JERSEY CITY – Mayor Steven M. Fulop was joined by State Senator Sandra B. Cunningham, Assemblywoman Angela V. McKnight and the Jersey City Council to announce the second phase of the City Hall Annex project, including two new buildings which will include municipal offices, community space, and a parking deck, as well as a rebrand of the HUB to ‘Jackson Square’. Together, the three buildings will represent a $68 million dollar investment in the area, the largest public investment the City has seen in decades.

“Today is an important day for the future of this neighborhood and this City, and I am proud to announce the second phase of a project that will continue to bring life and investment back to the residents of Bergen-Lafayette,” said Mayor Fulop. “We are taking an active role in shaping the future of this square through this major investment, and we are confident in the ability for this complex to bring economic activity and opportunity to an area that deserves it. With community space, a parking deck, and dozens of City offices, the new Jackson Square will become a central location for municipal and community activity, and I am incredibly excited to continue making progress here.”

The plans for the two additional buildings will be heard by the City Council at a first reading on Wednesday, April 25th. Once approved, the design of the buildings will begin immediately, with construction beginning in 6 months and completion expected within 12-18 months of the groundbreaking.

“I am so proud to stand here today to celebrate the opening of the City Hall Annex, and I am especially proud of the new name for the square, which represents two African American brothers who came out of slavery and settled here. This is an area that we are proud to support, and we want the community to be proud to live here too,” said Senator Cunningham.

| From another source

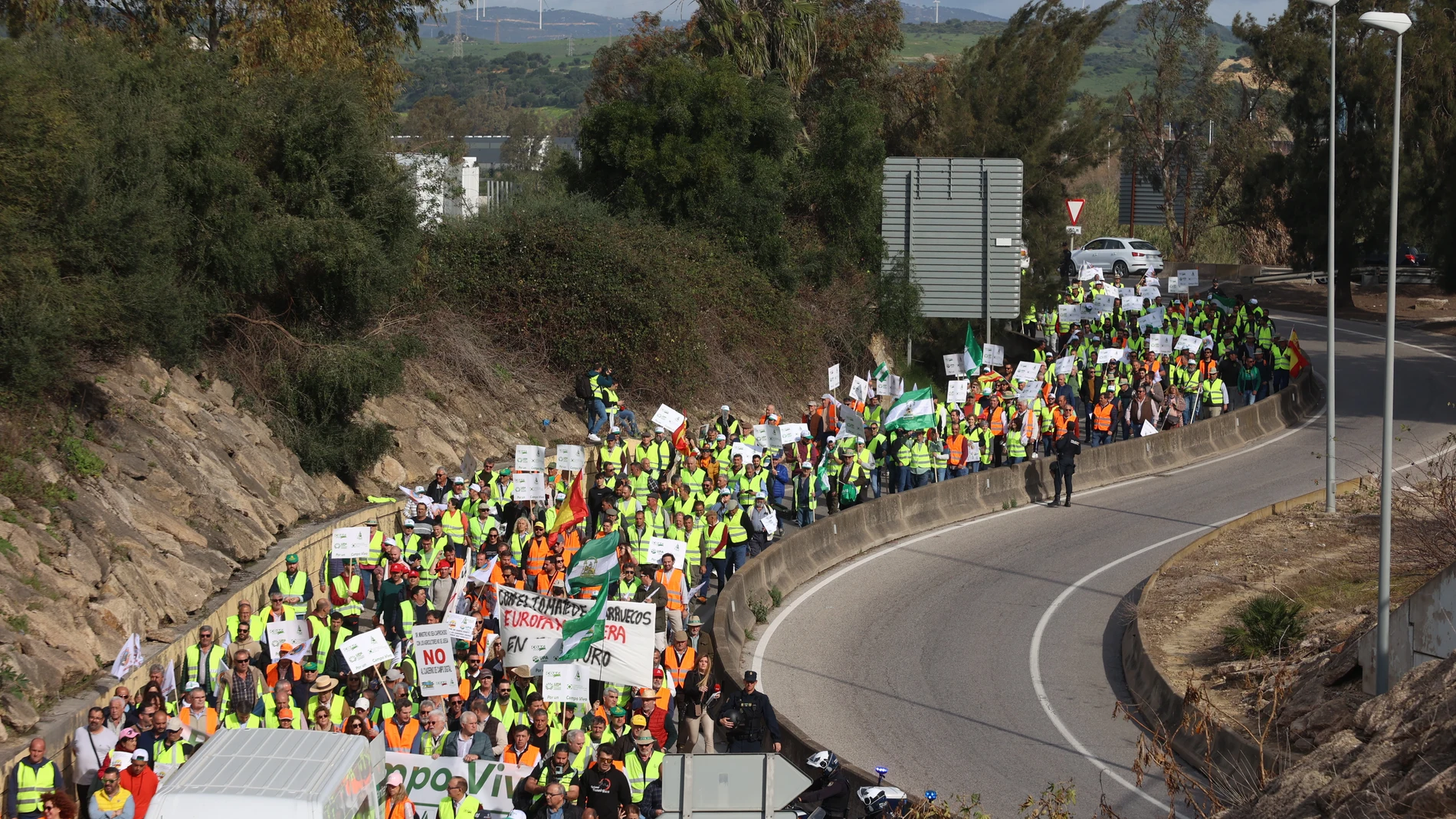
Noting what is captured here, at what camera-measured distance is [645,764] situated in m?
13.2

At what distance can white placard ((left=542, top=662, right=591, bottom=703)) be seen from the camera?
14.5 metres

The first of the two new buildings will be named after former Councilwoman Melissa Holloway, and will be located behind to the current City Hall Annex. The building will include a parking deck, meeting space, and a performance space available to the community. The building’s meeting space will be used for a variety of board meetings, including Planning, Zoning, Tenant/Landlord, and the Jersey City Redevelopment Authority. By including space for these citywide boards to meet in the Annex complex, the City hopes to encourage public engagement in the neighborhood, as well as bring evening activity to the complex on weeknights. Lastly, the second new building will include a community performance space that will be available for public use. The parking deck will be also available to the public after business hours and on weekends, helping to alleviate parking challenges of local residents.

The second building, which is located adjacent to the Annex, will be a rehab project of the existing building at 342 MLK Drive.

Between the two buildings, the City offices that will be relocated there include: Community Development, Housing Code Enforcement, Tenant/Landlord Relations, Commerce, Welcoming Communities, Office of Diversity, Office of Compliance, Resident Response representative, Mayor’s Office representative, and the Ward F Council Office.

In addition to the new buildings, the area now known as the HUB will be rebranded as Jackson Square, helping to bring new energy and excitement back to this section of MLK Drive. The Square is being named after Thomas and John Vreeland Jackson, who were freed slaves that settled in the area in 1831. During the Civil War, their home became a safe house and an important link in the Underground Railroad.

The City Hall Annex, which is financed through a lease-to-own agreement with the developer Brandywine over 25 years, was built at no cost to the city and will save approximately $700,000 in rent per year. The two subsequent buildings will be built or rehabbed through the same lease-to-own financing plan. In comparison to a traditional general obligation bond approach, the City will save $16 million through the lease-purchase agreement.